WordPress is one of several platforms used to develop websites. You may have heard of some others, ie Joomla, Drupal, Wix, Squarespace, etc.
WordPress is the most popular platform, with roughly one-third of all sites being currently built using it. It was first created in 2003, used primarily for blogging. It has since grown and is being used for many major sites, including Mercedes-Benz, The New Yorker, and The Walt Disney Company.
Note: There are two versions of WordPress available. There is self-hosted WordPress.org and WordPress.com. Future reference to WordPress will refer to WordPress.org. Unlike other website builders, WordPress.org requires a hosting account, but it gives you complete control on every aspect of your website.
I love WordPress and here are some reasons why.
WordPress is Easy to Use
While WordPress may look intimidating at first, it is pretty intuitive. It’s easy to add content, including images, with just a bit of training. The big advantage is that by doing simple updates yourself, you can save quite a bit of money over paying a web developer to make those changes.
Each person with access to the site can be assigned a username and password with varying levels of permission for making changes. There should never be more than two users with administrative privileges (you and your web developer). Others can have editor, author, contributor or subscriber privileges.
There are many tutorials available to help learn WordPress quickly. One that I love and offer to my clients is Video User Manuals.
Flexible and Customizable
You can change the appearance of your website using plugins, themes, add-ons and widgets. Most are free, but some of the best have a price tag.
- Themes control the overall look and feel of the site. They determine the colors, fonts, layout, etc. While there are thousands of free themes, I highly recommend using Genesis by Studiopress. They make child themes as well, but you can also find third party child themes that are compatible with Genesis. Their coding is excellent, which minimizes the risk of being hacked.
- Widgets perform specific functions, typically used in the sidebar or footer, but many themes use widgets in various sections of the page.
- Plugins add functionality. The WordPress repository includes over 55,000 plugins. You only need a handful for your website, but isn’t it nice to have options? The repository shows valuable information that help you decide which ones to use, including when the plugin was last updated, ranking by users, etc. Some of the ones I love are Yoast SEO, Smush, NextGen Gallery, BackupBuddy (Premium and therefore not found in the repository), and Google Analytics Dashboard for WP.
SEO stands for search engine optimization, which is the practice of increasing the quantity and quality of traffic to your website through organic search engine results. Think of organic as natural; it is anything you do to your website that helps direct traffic to your site.
Google and other search engines love WordPress because it is written using standard compliance high-quality code. This is why WordPress sites tend to rank higher than others in search engines. Simply put, WordPress code is easy for the search engines to read.
WordPress is very SEO-friendly out of the box. It supports the use of metadata, tags, categories, and SEO-friendly URLs. SEO plugins, such as Yoast SEO extend optimization beyond the basics. That language may be foreign to you, but keep posted and I will explain it all to you over time.
Searchability is important in order for your site to be found among thousands, or millions, of other businesses offering the same or similar products or services. Improving your WordPress SEO is crucial for getting more traffic to your website.
WordPress is Scalable
It can power both small and large websites. It’s the perfect choice for businesses that are just starting out; it allows your website to grow as your business grows.
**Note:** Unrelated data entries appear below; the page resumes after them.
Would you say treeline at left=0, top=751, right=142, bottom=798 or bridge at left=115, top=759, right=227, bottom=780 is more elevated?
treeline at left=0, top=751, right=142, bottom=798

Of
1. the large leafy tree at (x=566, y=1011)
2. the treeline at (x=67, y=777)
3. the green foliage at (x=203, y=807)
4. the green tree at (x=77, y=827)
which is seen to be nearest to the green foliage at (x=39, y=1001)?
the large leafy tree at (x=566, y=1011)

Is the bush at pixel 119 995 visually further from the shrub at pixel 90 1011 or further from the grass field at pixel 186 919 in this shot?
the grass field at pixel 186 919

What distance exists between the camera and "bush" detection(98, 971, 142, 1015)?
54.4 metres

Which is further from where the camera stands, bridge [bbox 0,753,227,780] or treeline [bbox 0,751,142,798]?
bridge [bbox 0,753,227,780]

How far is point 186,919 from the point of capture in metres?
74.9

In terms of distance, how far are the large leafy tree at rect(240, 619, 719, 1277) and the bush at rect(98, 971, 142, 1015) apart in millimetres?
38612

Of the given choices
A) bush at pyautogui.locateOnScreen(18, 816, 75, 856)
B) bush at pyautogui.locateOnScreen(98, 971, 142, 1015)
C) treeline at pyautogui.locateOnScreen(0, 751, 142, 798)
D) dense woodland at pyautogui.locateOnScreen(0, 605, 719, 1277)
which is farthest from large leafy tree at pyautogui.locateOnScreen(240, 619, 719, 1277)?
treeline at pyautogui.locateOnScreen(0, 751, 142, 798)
It can be used as a simple blogging website using a built-in theme, or it can be scaled to deliver a sophisticated design with complex architecture for use by a global brand. Here are some of the different ways it can be used.
- Business websites
- Online stores
- Membership sites
- Selling online courses
WordPress is Secure (For the Most Part)
It is developed with security in mind, and it is considered to be a very safe and secure platform to run a website. But because WordPress is so popular, it is a target for hackers. It’s nothing personal, they look for easy targets, specifically plugins that are out of date.
It gets audited regularly by hundreds of developers. Plugins and themes get updated on a regular basis to stay in sync with WordPress. It’s just a matter of being diligent about installing the updates.
As a website owner, there’s a lot that you can do to improve your WordPress security, even if you’re not tech savvy. Most plugins updates address vulnerabilities, so by installing those updates as soon as they are available, you can minimize your risk of getting hacked. Always make sure to create a backup before doing so, in case there are any conflicts and you need to roll back to an earlier version.
Making regular backups and storing them off-site will get you back up and running quickly, should you get hacked despite your efforts.
If this all sounds scary, we offer a Peace of Mind Care Plan that updates plugins, themes, WordPress core, and makes regular backups that are stored off-site. Let us take care of your site so you can do what you do best, which is work your business.
Large and Supportive Community
There are plenty of great sources for WordPress advice, such as forums, blogs, tutorials, and Facebook groups. I have found the Genesis community to be of tremendous help as well.
The WordPress community also holds events, such as WordCamps, which allow you to meet and learn from fellow WordPress enthusiasts and experts.
Some areas offer Meetup groups that are specific to WordPress. Check to see if your area offers such a group.